Kütahya Porselen, Karim Rashid iş birliğiyle hayat bulan ‘Skallop’ koleksiyonu doğallığı sofralara taşıyor
Karim Rashid, dünyanın en üretken ve ünlü endüstriyel tasarımcılarından biri. Pembe ile özdeşleşen tasarımları, hayatı kolaylaştıran kendine özgü çalışmalarıyla binalardan su şişelerine, takılardan mobilyalara birbirinden farklı alanlarda tasarımlara imza atıyor. 4000’i aşkın tasarımı bulunan ve bunlardan 300’den fazlasıyla dünya çapında ödüller alan Rashid, geçtimiz günlerde Antalya’da NG Phaselis Bay’de düzenlenen lansmanına katıldı. Kütahya Porselen ile yaratıcı bir iş birliğine imza atan Karim Rashid ile hem tasarım yolculuğunu hem de doğanın kusurluluğundan ilham alan ‘Skallop’ koleksiyonunun tasarım hikâyesini konuştuk.
Sizi endüstriyel tasarıma yönelten neydi?
Tasarım yolculuğum ailem ile başladı. Babam ressam. Ressamlığın ötesinde evdeki mobilyalardan annemin kıyafetlerine kadar her şeyi tasarlardı. Hatta öyle ki, sabah tasarladığı ve makinenin başına geçip kesip biçtiği elbiseyi annem aynı akşam giyerdi. Çocukluğumdan beri mimarları, tasarımcıları, moda tasarımcılarını gözlemledim ve fark ettim ki onlar aslında ortaya çıkarttıkları konseptleriyle bizim yaşantılarımıza şekil veriyor. Ben de herhangi bir konuda uzman olmayı değil, genel açıdan bakmayı seçtim. Dolayısıyla endüstriyel tasarımcı olmaya karar verdim. Çünkü endüstriyel tasarımcı olunca porselen, bisiklet, televizyon, araba gibi birbirinden farklı birçok şeyin tasarımını yapabilirdim.

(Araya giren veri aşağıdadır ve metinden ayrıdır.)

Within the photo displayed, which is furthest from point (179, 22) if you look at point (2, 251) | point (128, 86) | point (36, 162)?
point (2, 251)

Her şeyin çok fazla olduğu dünyada iyi tasarımcılar ne gibi sorumluluklar taşıyor sizce?
Çok üretken bir tasarımcı arkadaşım 10 yıl önce bu anlamda profesyonelliğini bitirdi. Çünkü tüm bunları dünyaya sunuyor olduğu için kendini suçlu hissetti. Ben de ona bizim sorumluluğumuzun, üreticilerin dünya için iyi şeyler ortaya koyabilmesine yardım etmek olduğunu söyledim. Düşünün ki yarın hiçbir tasarımcı yok, üreticiler üretmeye devam edecekler. Oysa bizim değişim yapmak için fırsatımız var. Size 17-18 yıl önce çalıştığım bir firmayla ilgili güzel bir örnek vermek istiyorum. Ev kullanımına yönelik, pahalı olmayan plastik ürünler üretiyorlardı. Kataloglarına baktığımda 3000’e yakın parça vardı ve birçoğu tehlikeli kimyasallar ve parçalar içerdiğini fark ettim. Onlara tüm plastikleri iyi polimer ile üretmelerini önerdim ve üç yıl içinde her şeyi değiştirdiler.
Tasarım ve sanat arasındaki fark sizce nedir?
Tasarım sanat değildir. İkisi de birbirinden çok farklı. Çünkü ben sanatçıysam sabah uyanırım ve istediğim şeyi yaparım. Ama ben bir tasarımcıysam, sabah kalktığımda önümde çok daha farklı bir ajanda vardır. Çünkü üretimden maliyete, satıştan tekniğe, pazardan mühendisliğe hepsini düşünmek zorundayım.
En büyük ilhamınızı nereden alıyorsunuz?
En büyük ilhamım biziz. İnsan… Nasıl yaşadığımız, nasıl uyuduğumuz, nasıl yürüdüğümüz, nasıl yediğimiz…
Orta Doğu kökleriniz yaratıcılığınıza nasıl etki etti?
Çok zor bir soru. Çünkü iki yaşındayken Mısır’dan ayrıldım. Paris, Londra, Montreal gibi birçok şehirde yaşadık. Annem İngiliz, babam Mısırlı. Evde hiç Arapça konuşulmadı.